Б Москве Федора-торжичанина знали многие; бояре и купцы любили и почитали его, как «блаженненького, юродивого человека», ведущего праведную жизнь, но юродство его было совсем особенное: он не представлялся полоумным, «тронутым» человеком, подобно другим юродивым, не говорил притчами и загадками, а прямо обличал того или другого во грехах его, прямо указывал на то, в чем состоял грех, и требовал возможного исправления. Одежду он носил всегда одну и ту же — ветхую, дырявую сермягу, похожую скорее на решето, чем на одежду; под сермягою была длинная холщовая рубаха, свешивавшаяся ниже колен, и ворот этой рубахи он всегда наглухо застегивал, точно боялся показать людям свое тело. Некоторые догадливые москвичи говорили, что Федор носит вериги и старается скрыть их, но сам Федор решительно отвергал это и говорил, что «не ему, псу смердящему, убивать плоть свою таким образом, как делали это истинные подвижники Божии». Не один купец предлагал ему теплую одежду и обувь, потому что Федор ходил в своей дырявой сермяге и босиком и зимой и летом, но «блаженненький» не принимал ничего и советовал отдавать все нищей братии, а сам довольствовался кусочками хлеба, которых собирал ровно столько, чтобы не умереть с голода. Пристанища у него никакого не было: не в его обычае было ночевать под теплым кровом, и только в редких случаях проводил он ночи в церковных сторожках, снисходя к просьбе добросердечных пономарей, желавших сохранить его от стужи. В «каменном городе», или Кремле, он никогда не бывал, по крайней мере, его ни разу не видели там, а почти всегда расхаживал по улицам, прилегающим к Кучкову полю, где на одном месте начал даже устраивать какой-то странный помост из попадавшихся бревен и досок, а на вопросы: для чего он это делает? — отвечал:

— Место почетное уготовляю. Прибудет сюда гостья великая, знаменитая, мир и спасение Она принесет, а никто не заботится о достойной встрече Ее! Позабочусь хотя я, убогий. Не в грязи же Ей остановиться!

— Да какая гостья-то? — допытывались любопытные, зная, что Федор-торжичанин ничего спроста не сделает. — Скажи, сделай милость, дедушка. Ведь ты не любишь загадками говорить.

— Не люблю я морочить людей православных, но не пришло еще время для сего, — качал головою юродивый и продолжал устраивать свой помост, похожий скорее на детские игрушечные домики, нежели на что-либо серьезное.

— Чудный, мудреный дедушка! — улыбались добродушные москвичи и оставляли в покое «блаженненького», не желавшего объяснить, о какой именно гостье у него речь шла.

Несмотря на свою популярность среди простого народа московского, Федор появился в стольном граде сравнительно недавно. Произошло это таким образом.

В 1392 году, ровно три года назад, московский митрополит Киприан ездил из Москвы в Новгород с важным делом духовным.
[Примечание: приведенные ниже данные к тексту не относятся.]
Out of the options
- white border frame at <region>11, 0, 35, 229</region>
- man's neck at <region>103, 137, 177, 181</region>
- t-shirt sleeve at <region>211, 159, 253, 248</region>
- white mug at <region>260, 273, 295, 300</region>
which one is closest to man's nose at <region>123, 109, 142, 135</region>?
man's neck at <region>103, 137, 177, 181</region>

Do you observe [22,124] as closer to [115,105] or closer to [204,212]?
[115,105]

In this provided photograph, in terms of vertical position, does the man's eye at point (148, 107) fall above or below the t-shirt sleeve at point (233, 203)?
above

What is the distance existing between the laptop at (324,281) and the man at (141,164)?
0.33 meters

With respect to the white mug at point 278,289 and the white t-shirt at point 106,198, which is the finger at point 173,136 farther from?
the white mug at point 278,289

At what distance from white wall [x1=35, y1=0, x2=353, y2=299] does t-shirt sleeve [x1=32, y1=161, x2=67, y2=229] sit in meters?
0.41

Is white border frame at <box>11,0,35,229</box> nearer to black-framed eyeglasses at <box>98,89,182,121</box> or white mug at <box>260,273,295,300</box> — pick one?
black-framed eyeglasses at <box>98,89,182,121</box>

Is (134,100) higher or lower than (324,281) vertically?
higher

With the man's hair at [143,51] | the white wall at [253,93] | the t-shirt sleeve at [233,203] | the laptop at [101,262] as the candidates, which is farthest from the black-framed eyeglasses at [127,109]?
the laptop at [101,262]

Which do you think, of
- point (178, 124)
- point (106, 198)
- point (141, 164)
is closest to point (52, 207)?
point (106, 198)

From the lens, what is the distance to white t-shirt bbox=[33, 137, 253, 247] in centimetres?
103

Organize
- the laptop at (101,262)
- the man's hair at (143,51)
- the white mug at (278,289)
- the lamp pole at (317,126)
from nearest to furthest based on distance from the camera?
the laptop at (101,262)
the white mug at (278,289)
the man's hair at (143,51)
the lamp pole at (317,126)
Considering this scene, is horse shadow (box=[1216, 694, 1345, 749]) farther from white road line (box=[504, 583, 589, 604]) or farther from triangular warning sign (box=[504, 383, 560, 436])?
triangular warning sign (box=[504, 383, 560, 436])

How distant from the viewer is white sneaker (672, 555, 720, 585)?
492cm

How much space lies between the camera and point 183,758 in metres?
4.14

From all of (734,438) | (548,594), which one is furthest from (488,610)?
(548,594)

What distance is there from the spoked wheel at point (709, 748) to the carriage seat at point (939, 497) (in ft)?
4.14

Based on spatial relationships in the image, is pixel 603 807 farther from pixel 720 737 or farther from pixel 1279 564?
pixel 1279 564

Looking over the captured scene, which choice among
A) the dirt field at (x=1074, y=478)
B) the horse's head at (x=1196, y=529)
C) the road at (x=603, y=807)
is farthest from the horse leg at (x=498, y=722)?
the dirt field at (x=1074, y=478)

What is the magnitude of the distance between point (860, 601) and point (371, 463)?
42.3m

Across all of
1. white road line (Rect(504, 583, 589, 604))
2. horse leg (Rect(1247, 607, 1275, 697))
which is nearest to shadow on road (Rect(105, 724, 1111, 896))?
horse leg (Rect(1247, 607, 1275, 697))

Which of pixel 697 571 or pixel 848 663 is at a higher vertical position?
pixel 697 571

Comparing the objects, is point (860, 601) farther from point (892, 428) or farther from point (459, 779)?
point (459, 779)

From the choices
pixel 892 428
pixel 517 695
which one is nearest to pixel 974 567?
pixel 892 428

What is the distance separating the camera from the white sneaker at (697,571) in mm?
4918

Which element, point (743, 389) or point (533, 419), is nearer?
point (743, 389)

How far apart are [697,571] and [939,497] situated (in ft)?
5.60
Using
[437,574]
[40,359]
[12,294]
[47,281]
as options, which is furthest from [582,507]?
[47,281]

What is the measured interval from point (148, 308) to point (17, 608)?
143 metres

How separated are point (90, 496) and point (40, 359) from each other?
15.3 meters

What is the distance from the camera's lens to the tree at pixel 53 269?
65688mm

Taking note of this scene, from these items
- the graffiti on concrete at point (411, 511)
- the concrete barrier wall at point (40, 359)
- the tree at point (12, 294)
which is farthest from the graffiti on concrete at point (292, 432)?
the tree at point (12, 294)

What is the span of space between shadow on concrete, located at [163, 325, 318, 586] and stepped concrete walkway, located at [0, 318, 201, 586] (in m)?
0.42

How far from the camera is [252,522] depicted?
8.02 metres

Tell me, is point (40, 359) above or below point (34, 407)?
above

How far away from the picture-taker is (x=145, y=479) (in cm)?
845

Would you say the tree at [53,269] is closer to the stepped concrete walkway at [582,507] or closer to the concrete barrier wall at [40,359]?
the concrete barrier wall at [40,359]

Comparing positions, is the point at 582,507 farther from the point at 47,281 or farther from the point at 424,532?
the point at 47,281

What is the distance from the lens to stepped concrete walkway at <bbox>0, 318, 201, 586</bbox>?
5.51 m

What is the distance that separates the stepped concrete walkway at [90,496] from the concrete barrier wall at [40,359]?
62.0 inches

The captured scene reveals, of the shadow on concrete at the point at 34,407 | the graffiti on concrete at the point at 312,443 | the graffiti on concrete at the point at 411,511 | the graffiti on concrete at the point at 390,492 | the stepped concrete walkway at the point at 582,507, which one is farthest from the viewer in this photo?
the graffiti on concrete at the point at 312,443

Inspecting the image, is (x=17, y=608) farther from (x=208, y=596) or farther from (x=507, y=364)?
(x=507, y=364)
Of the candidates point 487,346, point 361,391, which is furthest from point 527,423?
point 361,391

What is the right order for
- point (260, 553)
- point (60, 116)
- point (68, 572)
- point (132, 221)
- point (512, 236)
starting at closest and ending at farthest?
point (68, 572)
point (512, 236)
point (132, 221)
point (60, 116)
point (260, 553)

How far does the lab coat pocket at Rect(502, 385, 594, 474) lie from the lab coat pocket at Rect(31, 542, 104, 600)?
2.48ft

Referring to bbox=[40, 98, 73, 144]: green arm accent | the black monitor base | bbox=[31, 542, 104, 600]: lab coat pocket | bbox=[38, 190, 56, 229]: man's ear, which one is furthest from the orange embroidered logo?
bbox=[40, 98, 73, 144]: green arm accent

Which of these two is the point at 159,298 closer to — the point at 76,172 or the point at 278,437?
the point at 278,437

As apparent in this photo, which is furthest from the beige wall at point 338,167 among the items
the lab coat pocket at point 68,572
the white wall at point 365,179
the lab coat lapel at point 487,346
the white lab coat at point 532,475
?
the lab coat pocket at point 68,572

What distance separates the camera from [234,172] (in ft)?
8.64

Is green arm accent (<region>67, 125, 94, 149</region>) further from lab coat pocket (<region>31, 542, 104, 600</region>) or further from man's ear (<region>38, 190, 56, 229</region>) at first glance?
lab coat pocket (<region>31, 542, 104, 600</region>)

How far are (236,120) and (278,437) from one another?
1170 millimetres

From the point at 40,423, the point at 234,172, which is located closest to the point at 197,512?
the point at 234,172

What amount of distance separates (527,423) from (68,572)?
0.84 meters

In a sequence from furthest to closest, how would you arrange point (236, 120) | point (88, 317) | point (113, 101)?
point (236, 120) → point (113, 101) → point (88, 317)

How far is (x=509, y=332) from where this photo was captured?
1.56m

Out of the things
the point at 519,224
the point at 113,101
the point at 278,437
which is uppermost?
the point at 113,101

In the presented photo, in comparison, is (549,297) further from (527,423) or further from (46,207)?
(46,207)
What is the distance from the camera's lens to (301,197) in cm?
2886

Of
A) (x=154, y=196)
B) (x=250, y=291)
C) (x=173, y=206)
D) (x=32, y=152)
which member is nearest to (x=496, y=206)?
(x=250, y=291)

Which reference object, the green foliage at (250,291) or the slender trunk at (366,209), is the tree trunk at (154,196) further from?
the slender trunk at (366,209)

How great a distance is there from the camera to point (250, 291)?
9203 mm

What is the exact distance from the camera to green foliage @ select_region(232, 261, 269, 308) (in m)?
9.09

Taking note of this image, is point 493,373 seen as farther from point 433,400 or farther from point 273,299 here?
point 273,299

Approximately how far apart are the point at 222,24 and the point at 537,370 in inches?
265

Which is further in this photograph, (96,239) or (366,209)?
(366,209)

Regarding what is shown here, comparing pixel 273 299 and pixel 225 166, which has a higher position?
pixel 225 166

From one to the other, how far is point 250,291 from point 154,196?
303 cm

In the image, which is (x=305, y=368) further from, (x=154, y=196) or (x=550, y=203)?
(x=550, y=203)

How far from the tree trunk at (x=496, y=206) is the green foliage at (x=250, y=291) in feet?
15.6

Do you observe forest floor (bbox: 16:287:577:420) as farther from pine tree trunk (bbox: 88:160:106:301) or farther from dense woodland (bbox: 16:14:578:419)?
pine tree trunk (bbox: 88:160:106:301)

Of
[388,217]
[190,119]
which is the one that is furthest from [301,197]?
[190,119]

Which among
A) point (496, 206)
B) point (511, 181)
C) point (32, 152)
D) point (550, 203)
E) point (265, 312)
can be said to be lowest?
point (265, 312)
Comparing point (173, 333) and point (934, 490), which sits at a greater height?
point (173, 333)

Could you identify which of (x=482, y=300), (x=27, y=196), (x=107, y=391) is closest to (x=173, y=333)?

Было так не столь давно, что новгородцы обращались к митрополиту московскому в делах судных, то есть представляли на его суд свои жалобы друг на друга, имевшие важное значение; при этом они платили «судную пошлину», составлявшую большое подспорье в обиходе владыки, но год за годом подобный обычай забывался и наконец прекратился окончательно, будучи признан новгородцами за нечто унизительное для их дорогой вольности. Митрополит решил восстановить этот обычай и прибыл в Новгород с целью вытребовать от новгородцев «судную грамоту» или обязательство относиться к нему в судных делах, но свободолюбивые новгородцы решительно отказали ему в этом и заявили, что они клялись не зависеть от суда митрополитов и написали даже грамоту в таком смысле. Подобный отказ весьма огорчил владыку, и он уехал в Москву очень недовольный новгородцами, но, конечно, ему и в голову не приходило того, что его неудачная поездка повлечет за собою большое кровопролитие.